Uno de los preceptos de la novela policial dicta que sus autores les provean a los lectores las pistas que les permitirán dilucidar el crimen o los crímenes que se investigan. Esta novela no viola esa regla ya que las señales para dar con los asesinos se ofrecen por todas partes. Algunos de los personajes adelantan posibles motivaciones para los asesinatos. Por ejemplo, Mara, la antigua profesora practicante que se desempeña como publicista dirá: “huele a fanáticos fundamentalistas”. Uno de los policías se referirá a que el autor de los crímenes puede ser “un fanático de la vieja guardia”. Sobre su correligionario Jesús, Otoniel Pérez observará lo siguiente: “Este era un Jesús distinto al que él conocía. Un nuevo Jesús” (50). Por su parte, el pastor/maestro Jesús Colón confesará que desde muy temprano en su vida se sintió atraído por la figura y el mensaje de su tocayo. Su palabra le atraía por su pertinencia ética y social y admiraba su identificación con los marginados. Creía en el evangelio de Jesucristo. No obstante, pensaba que este se había equivocado en su prédica sobre la paz y prefería muchas de las enseñanzas del Viejo Testamento. Sus compañeros, Pedro y Santiago comparten abiertamente su desprecio por la gente corrupta y expresan su deseo de eliminarlos. Señalan además que ellos han encendido una mecha que alentará a muchos otros a seguir su camino justiciero. Es por esta razón que el lector no tendrá ninguna dificultad en identificar a los perpetradores de los asesinatos. Sin embargo, deberán juzgar sus acciones a base de sus propias convicciones morales y no por medio de las instituciones sociales que las propician.

El humor en la novela se emplea entonces para crear un texto ameno y accesible cuyas claves los lectores vamos reconociendo según se avanza en la lectura y nos insta a reflexionar.
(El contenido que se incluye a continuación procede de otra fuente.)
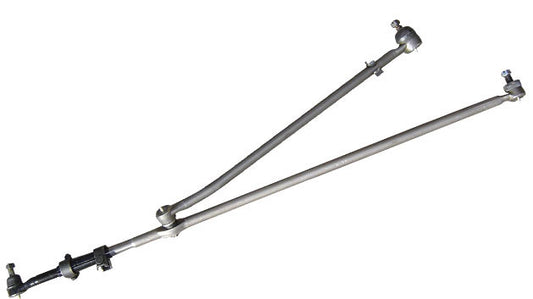 Steering Linkage Kit - OE T-Style, 67-75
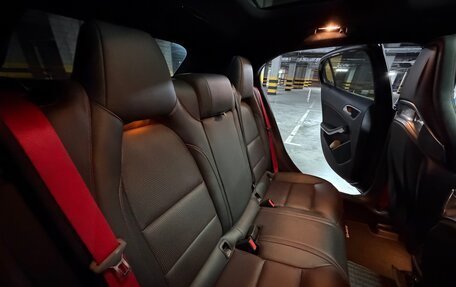 Mercedes-Benz GLA AMG, 2015 год, 2 950 000 рублей, 19 фотография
Cierro la presentación (en clave de humor, por supuesto) con una cita del doctor Moncho Loro que constituye una exhortación a los jóvenes escritores puertorriqueños:

Ahora me dirijo exclusivamente a estos literatos nuestros: ustedes, y los de su grupo, tienen en sus manos la oportunidad de brindarnos una nueva literatura en todo el sentido de la palabra: dedíquense a cultivar temas edificantes, inspiradores, produzcan una obra que sea la verdadera respuesta al panorama patético y desolador que nos rodea. Se podría hablar de tantas cosas bonitas… si se pusieran a escribir de lo que conocen, de lo que auténticamente les es propio, seguramente aportarían muestras que desplazarían sin mayor esfuerzo, a la deplorable chusmería literaria que tanto daño hace al buen nombre de nuestras letras puertorriqueñas… ¡Muchas gracias! (175).